Upstate Progressives for Working Americans and Regional Development, known as the UPWARD Caucus, features 10 state legislative candidates. The founding members include Samra Brouk, who is the Democratic nominee in the 55th state Senate District, and Dia Carabajal, a Democratic candidate in the 126th state Assembly District.
The other founding members are Scott Comegys, 130th state Assembly District; Anna Kelles, 125th state Assembly District; Jen Lunsford, 135th state Assembly District; John Mannion, 50th state Senate District; Shauna Marie O'Toole, 54th state Senate District; Matt Miller, 131st state Assembly District; ChaRon Sattler Leblanc, 133rd state Assembly District; and Gail Tosh, 120th state Assembly District.
According to UPWARD's mission statement, the goal of the caucus is to "commit to serve our rural communities, towns and cities to promote health care, education and environmental stewardship for the Finger Lakes region and vigorously advocate for our communities in the state Legislature."
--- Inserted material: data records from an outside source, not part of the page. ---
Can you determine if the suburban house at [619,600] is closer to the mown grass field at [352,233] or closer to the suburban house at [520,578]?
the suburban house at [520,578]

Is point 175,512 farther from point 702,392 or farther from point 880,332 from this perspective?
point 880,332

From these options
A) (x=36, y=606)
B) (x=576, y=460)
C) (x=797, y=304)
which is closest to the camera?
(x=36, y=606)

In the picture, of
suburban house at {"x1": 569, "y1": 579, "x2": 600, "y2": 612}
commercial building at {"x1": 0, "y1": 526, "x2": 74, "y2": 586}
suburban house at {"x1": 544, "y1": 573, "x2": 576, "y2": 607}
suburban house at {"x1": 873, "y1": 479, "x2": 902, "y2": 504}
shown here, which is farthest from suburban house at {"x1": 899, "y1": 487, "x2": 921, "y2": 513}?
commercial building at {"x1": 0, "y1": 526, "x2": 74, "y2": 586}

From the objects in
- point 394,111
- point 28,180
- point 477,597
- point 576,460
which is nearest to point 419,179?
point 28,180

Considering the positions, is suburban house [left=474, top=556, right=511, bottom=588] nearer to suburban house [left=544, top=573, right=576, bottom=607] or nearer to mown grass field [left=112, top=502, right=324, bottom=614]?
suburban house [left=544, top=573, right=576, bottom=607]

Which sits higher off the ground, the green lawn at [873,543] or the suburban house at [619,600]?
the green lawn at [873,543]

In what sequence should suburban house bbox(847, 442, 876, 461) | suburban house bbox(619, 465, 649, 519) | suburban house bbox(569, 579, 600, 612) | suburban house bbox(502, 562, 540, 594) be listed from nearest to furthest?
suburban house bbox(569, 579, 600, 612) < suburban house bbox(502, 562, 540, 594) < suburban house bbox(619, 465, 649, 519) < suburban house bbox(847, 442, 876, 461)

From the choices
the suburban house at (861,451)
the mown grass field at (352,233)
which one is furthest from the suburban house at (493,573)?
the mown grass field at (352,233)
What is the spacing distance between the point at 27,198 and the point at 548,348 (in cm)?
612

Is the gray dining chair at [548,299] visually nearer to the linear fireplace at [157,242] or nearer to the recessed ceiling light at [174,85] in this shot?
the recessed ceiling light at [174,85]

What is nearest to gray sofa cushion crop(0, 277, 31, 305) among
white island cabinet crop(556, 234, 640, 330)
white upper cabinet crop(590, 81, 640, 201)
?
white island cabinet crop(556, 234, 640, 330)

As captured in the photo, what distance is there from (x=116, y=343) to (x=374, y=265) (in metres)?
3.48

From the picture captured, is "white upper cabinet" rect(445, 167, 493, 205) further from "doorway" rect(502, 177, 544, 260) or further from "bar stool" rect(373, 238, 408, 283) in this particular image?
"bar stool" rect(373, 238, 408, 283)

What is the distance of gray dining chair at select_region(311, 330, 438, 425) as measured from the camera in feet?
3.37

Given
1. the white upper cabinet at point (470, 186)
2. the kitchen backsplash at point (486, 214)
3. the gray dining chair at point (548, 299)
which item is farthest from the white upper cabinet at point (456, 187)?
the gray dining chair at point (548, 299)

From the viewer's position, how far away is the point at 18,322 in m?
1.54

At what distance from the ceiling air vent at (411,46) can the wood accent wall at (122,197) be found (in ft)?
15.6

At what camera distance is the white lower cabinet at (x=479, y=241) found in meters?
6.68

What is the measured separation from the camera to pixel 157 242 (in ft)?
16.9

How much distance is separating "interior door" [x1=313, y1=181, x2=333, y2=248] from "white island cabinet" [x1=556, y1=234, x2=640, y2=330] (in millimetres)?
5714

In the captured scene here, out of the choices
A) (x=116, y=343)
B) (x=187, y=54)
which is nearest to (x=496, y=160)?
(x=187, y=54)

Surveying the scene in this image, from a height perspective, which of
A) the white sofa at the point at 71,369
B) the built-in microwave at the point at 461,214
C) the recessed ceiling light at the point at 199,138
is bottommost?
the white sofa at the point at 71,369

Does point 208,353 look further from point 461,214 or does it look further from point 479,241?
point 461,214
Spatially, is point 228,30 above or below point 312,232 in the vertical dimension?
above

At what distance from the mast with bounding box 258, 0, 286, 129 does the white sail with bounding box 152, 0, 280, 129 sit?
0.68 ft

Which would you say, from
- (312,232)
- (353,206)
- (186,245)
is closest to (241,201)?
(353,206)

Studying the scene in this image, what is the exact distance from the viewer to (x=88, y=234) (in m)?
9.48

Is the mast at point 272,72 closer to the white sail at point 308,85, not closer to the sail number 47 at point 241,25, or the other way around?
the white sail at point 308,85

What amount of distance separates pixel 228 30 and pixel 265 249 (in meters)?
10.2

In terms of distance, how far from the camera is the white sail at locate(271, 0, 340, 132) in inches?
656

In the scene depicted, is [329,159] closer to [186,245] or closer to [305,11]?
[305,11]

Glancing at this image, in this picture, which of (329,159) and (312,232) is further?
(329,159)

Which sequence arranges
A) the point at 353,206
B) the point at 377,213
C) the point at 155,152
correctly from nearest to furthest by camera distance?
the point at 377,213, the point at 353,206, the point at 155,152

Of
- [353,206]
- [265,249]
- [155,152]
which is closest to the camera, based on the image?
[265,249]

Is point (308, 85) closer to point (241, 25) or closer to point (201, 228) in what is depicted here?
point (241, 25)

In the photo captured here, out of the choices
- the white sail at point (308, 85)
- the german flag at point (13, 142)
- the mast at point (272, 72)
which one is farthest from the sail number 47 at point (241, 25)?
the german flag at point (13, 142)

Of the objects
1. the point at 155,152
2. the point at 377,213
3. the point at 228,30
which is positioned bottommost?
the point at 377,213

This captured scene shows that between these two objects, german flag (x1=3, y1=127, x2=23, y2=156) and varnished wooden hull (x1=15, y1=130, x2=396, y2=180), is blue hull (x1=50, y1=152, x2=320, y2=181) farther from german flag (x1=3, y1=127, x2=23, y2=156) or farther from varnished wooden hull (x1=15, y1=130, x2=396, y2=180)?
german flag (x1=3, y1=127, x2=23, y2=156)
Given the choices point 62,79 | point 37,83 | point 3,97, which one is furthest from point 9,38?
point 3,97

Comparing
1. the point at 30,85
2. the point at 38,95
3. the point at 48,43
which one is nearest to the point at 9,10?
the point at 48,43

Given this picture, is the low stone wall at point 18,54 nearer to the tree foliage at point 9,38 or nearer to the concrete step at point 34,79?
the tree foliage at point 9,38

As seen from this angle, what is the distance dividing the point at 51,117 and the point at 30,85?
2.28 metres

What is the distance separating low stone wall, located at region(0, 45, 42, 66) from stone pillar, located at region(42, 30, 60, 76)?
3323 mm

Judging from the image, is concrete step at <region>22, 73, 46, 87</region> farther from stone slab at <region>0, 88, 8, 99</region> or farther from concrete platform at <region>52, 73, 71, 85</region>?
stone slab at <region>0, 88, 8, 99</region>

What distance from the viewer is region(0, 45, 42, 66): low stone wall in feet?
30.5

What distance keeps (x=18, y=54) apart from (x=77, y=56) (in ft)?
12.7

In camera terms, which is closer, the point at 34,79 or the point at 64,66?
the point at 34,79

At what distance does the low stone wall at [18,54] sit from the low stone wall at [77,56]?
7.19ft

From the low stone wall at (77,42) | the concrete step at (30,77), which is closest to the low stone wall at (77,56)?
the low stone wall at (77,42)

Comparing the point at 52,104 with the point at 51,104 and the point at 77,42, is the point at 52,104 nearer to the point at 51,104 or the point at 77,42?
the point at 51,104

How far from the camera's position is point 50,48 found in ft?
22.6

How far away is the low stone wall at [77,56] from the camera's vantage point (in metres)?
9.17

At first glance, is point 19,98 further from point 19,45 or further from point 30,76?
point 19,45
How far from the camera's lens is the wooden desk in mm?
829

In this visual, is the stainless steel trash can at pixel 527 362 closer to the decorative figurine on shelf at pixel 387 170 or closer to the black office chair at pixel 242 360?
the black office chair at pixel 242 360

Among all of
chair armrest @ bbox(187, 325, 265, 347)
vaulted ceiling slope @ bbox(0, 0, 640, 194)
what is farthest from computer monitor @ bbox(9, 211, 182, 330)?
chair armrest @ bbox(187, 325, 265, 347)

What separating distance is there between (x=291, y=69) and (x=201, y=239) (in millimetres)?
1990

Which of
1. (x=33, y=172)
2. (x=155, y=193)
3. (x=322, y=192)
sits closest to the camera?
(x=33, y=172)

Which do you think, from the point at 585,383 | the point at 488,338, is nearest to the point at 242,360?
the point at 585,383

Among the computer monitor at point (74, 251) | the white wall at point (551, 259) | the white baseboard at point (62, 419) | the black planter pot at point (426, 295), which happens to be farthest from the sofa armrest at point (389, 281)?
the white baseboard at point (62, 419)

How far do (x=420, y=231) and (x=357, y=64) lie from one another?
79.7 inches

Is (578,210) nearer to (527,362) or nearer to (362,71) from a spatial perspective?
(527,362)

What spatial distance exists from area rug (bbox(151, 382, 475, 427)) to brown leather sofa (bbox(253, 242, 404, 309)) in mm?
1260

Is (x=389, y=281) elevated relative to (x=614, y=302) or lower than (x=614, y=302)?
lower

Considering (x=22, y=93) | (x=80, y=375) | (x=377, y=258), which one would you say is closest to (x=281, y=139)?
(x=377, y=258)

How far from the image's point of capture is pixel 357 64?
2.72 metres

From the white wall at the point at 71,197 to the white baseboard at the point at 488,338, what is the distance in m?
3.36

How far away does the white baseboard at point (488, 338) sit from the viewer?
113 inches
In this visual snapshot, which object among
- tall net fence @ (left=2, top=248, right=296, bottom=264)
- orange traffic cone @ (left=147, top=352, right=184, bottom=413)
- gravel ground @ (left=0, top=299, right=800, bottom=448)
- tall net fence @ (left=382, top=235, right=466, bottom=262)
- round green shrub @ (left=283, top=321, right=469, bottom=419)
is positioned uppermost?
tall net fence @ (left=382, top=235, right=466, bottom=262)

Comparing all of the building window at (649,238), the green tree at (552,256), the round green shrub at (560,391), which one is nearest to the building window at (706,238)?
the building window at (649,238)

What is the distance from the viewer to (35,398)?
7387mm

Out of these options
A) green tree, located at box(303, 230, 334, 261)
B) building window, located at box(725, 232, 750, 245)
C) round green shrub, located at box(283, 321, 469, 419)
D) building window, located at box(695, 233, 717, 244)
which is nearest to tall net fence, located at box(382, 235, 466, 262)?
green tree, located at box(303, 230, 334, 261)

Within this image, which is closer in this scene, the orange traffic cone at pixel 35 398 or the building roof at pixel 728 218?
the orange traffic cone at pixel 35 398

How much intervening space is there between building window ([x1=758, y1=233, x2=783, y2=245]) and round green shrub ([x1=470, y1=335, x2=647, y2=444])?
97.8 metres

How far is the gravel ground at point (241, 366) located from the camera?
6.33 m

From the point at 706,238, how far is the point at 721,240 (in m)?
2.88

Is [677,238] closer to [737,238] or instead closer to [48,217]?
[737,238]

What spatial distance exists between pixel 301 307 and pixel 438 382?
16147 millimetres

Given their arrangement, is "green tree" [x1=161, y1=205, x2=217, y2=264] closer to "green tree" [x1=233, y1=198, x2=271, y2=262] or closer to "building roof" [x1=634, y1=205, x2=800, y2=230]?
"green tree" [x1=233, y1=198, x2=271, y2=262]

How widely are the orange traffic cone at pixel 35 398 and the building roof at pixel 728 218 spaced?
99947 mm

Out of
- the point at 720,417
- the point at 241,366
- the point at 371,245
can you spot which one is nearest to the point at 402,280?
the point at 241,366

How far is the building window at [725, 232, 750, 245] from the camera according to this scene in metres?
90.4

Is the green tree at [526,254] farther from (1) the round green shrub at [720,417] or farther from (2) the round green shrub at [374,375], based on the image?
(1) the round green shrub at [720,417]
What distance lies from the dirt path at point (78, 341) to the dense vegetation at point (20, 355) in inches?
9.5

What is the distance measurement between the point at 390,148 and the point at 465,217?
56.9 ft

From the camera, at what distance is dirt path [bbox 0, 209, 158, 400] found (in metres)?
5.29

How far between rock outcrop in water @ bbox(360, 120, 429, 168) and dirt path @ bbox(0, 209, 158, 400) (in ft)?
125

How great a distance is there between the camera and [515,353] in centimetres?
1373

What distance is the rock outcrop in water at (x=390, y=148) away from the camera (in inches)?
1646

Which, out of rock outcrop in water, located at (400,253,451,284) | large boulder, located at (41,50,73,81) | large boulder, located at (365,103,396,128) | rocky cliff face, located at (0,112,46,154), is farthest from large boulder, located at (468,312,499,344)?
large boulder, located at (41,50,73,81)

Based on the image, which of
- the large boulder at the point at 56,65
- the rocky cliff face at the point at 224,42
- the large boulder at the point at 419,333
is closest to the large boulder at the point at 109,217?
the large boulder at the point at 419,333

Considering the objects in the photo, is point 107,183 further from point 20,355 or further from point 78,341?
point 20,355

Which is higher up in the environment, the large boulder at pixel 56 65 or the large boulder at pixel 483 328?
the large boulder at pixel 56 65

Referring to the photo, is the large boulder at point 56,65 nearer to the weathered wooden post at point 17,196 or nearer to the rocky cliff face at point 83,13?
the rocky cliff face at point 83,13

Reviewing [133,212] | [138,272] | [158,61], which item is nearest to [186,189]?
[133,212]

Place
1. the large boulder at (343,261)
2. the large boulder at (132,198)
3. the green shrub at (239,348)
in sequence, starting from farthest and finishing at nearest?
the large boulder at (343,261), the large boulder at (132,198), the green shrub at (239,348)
Brouk, who is running in a district that includes parts of Monroe and Ontario counties, noted that her grandparents and extended family have been residents of Ontario County for more than 80 years. She is hoping to flip a seat that's been held by Republicans, most recently retiring state Sen. Rich Funke.
"I will fight for the resources we need to protect our natural resources, to strengthen our schools, to provide economic opportunities for working families and to secure equitable access to health care," Brouk said.
Many of the districts the Democratic candidates are seeking to represent are demographically diverse. The 50th and 54th state Senate districts include several rural towns, suburban areas and cities. Both districts include portions of Auburn in Cayuga County.
Nearly all of the districts share a common trait: The representatives are in the minority. The districts are represented by Republicans, who are in the minority in the state Assembly and Senate.
Comegys, an alpaca farmer in Wayne County, said the new caucus will encourage Democrats to collaborate and raise the region's concerns in state government.
"We pledge to work together as a part of the majority to ensure our region is better included in decisions that impact us," he said.